TEXT EXTRACT:

The wind was where I wanted it: a headwind on the descent, a tailwind at the finish. This basically neutralized the descent: the big gravity-assisted power-maniacs couldn't cause any damage there, while the approach to the finish with its combination of gentle upslope and wind from the tail would favor a longer attack rather than the late sprint which a headwind rewards. If I had a chance for a good result, for example top ten would be nice, then these were the conditions which would maximize it. I was 11th in 2007, so top ten was realistic, I thought.

Soon after the start we began the descent of Carson River Road. Chris Phipps almost immediately moved up on the right side. That was the way it should be done. Flash-back to last year when Mike Hutchison moved up across the center-line on the left: he subsequently attacked with Chris Wire and Mike Taylor, staying away the rest of the race. Honestly I hoped Chris would also get away today. He can probably sustain around a half-watt-per-kilogram more than me and is training for the pro race at the Tour of Utah. The sooner the Chrises Phipps and Wire (back this year) were gone, the more likely the pace would suit my fitness and ability.

Sure enough, the headwind was a big factor, compressing the small pack on the gradual descent. Hanging in the back row was easy enough, but not the right thing to do. Nevertheless my inherent distrust of what I can't see (and riders with whom I've not ridden) did me in. I wasn't willing to do what needed to be done to move. To do what Chris had done. "I belong at the front, so that's where I'm going." Instead, as usual, I was more worried about my dermis staying epi than about my pre-stated goal.

The view down the first climb, from

Whatever I expected from the climb, it wasn't what happened. The peace absolutely exploded the moment we'd turned onto Diamond Valley Road. From nervous and easy to near-maximal effort in the reduced air, I was in trouble. Take it easy, I told myself, pace yourself and you'll be fine. But I wasn't fine. The group had gapped me, and the gap was growing. I was left with a few stragglers, struggling up this harmless-looking hill in the dry heat.

I was despirited, to put it lightly. A few riders caught me from behind on the false flat following the second part of the main climb just as I overtook another. We were four. There was still hope: we could regain the pack which would unwilling and unable to sustain the hard effort to the end of the now gradual climb to the feed zone not far past the finish line. One rider pulled, then it was my turn. A quick pull, not too much, just enough to keep it moving, then I moved aside. But then the next guy in line drilled it, catching me too depleted to respond. I was gapped.

INFORMATION SHOWN:
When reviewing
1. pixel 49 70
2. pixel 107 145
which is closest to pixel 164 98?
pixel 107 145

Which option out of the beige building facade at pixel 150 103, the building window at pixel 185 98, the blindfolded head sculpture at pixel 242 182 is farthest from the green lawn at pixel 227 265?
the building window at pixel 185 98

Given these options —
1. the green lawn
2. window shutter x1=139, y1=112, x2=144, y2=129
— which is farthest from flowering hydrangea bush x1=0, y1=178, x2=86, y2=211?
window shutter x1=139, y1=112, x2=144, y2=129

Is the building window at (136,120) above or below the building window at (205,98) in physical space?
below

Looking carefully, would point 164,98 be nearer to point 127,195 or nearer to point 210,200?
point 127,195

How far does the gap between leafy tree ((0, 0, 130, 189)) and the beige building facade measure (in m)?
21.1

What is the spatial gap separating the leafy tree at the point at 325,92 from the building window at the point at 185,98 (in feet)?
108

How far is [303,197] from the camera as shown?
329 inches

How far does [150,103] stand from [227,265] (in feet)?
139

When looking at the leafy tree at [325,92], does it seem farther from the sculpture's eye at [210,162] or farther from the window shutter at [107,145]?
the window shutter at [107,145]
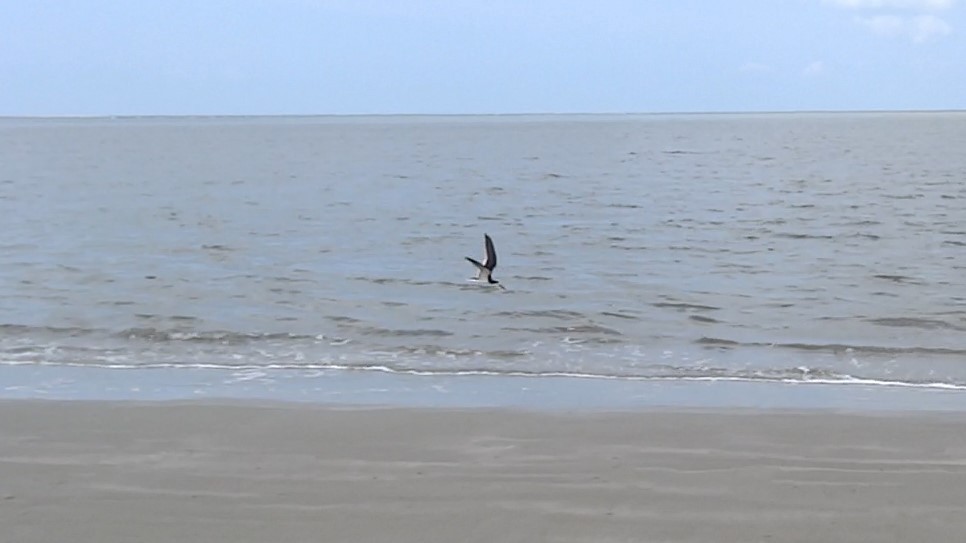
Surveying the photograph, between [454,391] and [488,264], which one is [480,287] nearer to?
[488,264]

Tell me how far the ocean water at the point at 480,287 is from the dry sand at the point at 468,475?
146cm

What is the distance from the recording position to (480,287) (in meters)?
15.4

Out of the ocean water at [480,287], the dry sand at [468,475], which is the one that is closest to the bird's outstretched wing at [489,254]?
the ocean water at [480,287]

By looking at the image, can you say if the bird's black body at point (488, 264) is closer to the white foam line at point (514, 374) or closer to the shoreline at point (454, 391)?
the white foam line at point (514, 374)

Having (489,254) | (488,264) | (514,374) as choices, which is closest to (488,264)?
(488,264)

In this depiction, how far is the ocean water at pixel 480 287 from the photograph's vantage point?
10227mm

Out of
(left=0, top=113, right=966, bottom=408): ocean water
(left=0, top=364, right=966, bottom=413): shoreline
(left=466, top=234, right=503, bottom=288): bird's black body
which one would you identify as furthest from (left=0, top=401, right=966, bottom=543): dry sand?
(left=466, top=234, right=503, bottom=288): bird's black body

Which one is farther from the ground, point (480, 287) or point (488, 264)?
point (488, 264)

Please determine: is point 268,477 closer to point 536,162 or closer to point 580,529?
point 580,529

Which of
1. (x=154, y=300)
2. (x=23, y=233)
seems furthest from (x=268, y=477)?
(x=23, y=233)

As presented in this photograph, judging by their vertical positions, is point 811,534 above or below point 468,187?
above

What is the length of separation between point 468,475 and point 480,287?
9130 millimetres

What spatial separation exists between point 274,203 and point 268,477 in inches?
973

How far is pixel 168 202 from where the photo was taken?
30.3m
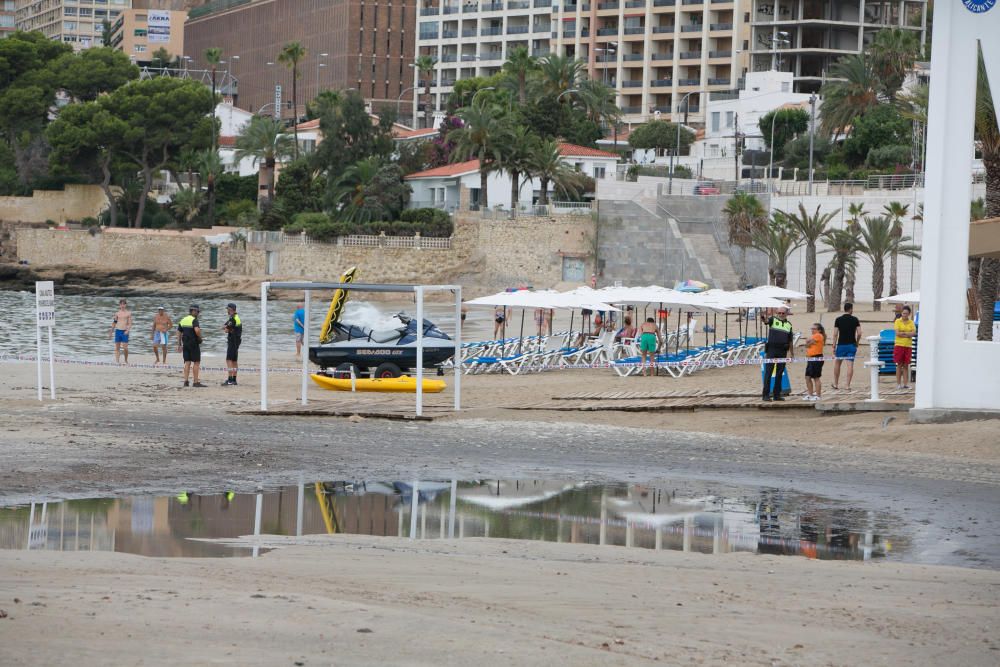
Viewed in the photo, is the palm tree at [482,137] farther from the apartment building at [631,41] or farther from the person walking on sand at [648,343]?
the person walking on sand at [648,343]

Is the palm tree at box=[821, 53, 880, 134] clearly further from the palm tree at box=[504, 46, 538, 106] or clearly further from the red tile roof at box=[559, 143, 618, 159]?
the palm tree at box=[504, 46, 538, 106]

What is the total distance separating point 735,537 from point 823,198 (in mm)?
52175

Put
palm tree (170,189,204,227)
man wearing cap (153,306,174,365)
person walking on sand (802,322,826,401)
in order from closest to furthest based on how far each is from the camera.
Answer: person walking on sand (802,322,826,401)
man wearing cap (153,306,174,365)
palm tree (170,189,204,227)

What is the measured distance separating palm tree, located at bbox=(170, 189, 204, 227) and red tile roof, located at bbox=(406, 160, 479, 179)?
50.4 ft

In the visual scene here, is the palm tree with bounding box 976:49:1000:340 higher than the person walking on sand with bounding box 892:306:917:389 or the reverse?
higher

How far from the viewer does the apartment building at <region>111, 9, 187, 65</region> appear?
154m

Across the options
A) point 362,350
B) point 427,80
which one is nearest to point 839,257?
point 362,350

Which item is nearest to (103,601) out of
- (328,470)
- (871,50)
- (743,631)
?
(743,631)

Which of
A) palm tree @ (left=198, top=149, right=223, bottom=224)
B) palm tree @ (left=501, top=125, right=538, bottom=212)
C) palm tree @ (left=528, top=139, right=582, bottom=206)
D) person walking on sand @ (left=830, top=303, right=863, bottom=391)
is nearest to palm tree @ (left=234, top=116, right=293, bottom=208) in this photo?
palm tree @ (left=198, top=149, right=223, bottom=224)

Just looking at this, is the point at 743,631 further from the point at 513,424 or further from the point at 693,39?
the point at 693,39

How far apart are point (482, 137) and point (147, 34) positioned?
94.9 metres

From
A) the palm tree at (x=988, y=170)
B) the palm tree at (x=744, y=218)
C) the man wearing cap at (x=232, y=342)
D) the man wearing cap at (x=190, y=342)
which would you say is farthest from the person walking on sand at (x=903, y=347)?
the palm tree at (x=744, y=218)

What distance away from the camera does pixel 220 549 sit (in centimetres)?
1028

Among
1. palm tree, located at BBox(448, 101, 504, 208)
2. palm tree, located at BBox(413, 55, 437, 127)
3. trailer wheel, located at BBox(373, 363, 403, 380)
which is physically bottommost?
trailer wheel, located at BBox(373, 363, 403, 380)
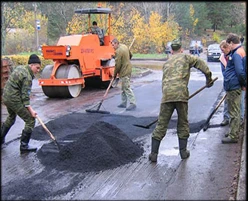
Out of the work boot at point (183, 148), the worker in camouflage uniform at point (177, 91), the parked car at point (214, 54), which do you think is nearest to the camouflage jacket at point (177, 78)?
the worker in camouflage uniform at point (177, 91)

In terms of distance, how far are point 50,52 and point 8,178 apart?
6807 millimetres

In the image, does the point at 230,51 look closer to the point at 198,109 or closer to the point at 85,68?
the point at 198,109

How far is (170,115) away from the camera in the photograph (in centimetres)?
516

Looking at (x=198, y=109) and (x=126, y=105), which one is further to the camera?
(x=126, y=105)

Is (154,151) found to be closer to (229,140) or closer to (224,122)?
(229,140)

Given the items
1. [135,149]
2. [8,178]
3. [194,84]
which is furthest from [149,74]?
[8,178]

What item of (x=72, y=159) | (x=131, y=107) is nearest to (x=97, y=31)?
(x=131, y=107)

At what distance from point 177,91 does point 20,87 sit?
2420mm

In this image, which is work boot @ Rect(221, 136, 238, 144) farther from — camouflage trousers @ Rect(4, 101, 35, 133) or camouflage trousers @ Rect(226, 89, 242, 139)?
camouflage trousers @ Rect(4, 101, 35, 133)

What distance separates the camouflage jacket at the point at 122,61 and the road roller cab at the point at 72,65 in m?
2.20

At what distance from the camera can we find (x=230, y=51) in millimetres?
5809

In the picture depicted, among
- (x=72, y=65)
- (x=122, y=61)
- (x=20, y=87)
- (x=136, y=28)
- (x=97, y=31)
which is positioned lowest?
(x=72, y=65)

TASKS AND EXERCISES:
#1 In the race report, what place did the writer finish in 2007?
#2 Using the race report, explain why the writer considered a headwind on the descent and a tailwind at the finish to be the best conditions.
#3 Carry on the race report after its final sentence, "I was gapped."

TASK-BY-TASK RESULTS:
#1 11th.

#2 The headwind on the descent neutralized it, so the big, gravity-assisted power riders couldn't do damage there. At the finish, the gentle upslope combined with a tailwind would favor a longer attack over the late sprint that a headwind rewards.

#3
They hovered in front of me for awhile. If it hadn't been for that pointless acceleration, I'd have been able to follow. But then this gap also grew. Eventually, when I had a clean line of sight, I saw the main pack ahead, but no sign of the chasing three. It seemed they'd recaptured the main group. I, on the other hand, had little chance to do anything but pick off stragglers. I settled in for the long haul. Only 50 miles.

But it proved to be a long 50 miles. In the heat, with the combination of the headwind on the descent and the grind of the long gradual climb back to the feed zone, the vast majority exposed to the bright sun, it was seemed further. Thank heaven I had Cara in the feed zone. Her super-smooth hand-offs of chilled carbohydrate solution kept me going. And also thanks to Greg's wife Sam who cheered me as she walk-ran a counter-race circuit of the course. Dropping out simply wasn't an option.

I'd hoped to maybe hold off the non-championship E3-E4-E5 race, but no luck there. It had shattered into three groups, each of which passed me between laps 4 and 5. Fortunately I was never lapped by the 30+ or 35+ packs, which had started 10 minutes and 5 minutes before me. So I was riding steadily if not particularly fast.

Finally I finished, probably 10 minutes or more behind winner Chris Phills, far more depleted than I though justified for the sub-60 mile distance of the race. I'd logged close to 70 total for the day, but with the heat and altitude, it clearly felt like more. When the results were posted, numbers only, I was 20th of maybe 23 finishers. Persistence had paid off in a result higher than I probably deserved.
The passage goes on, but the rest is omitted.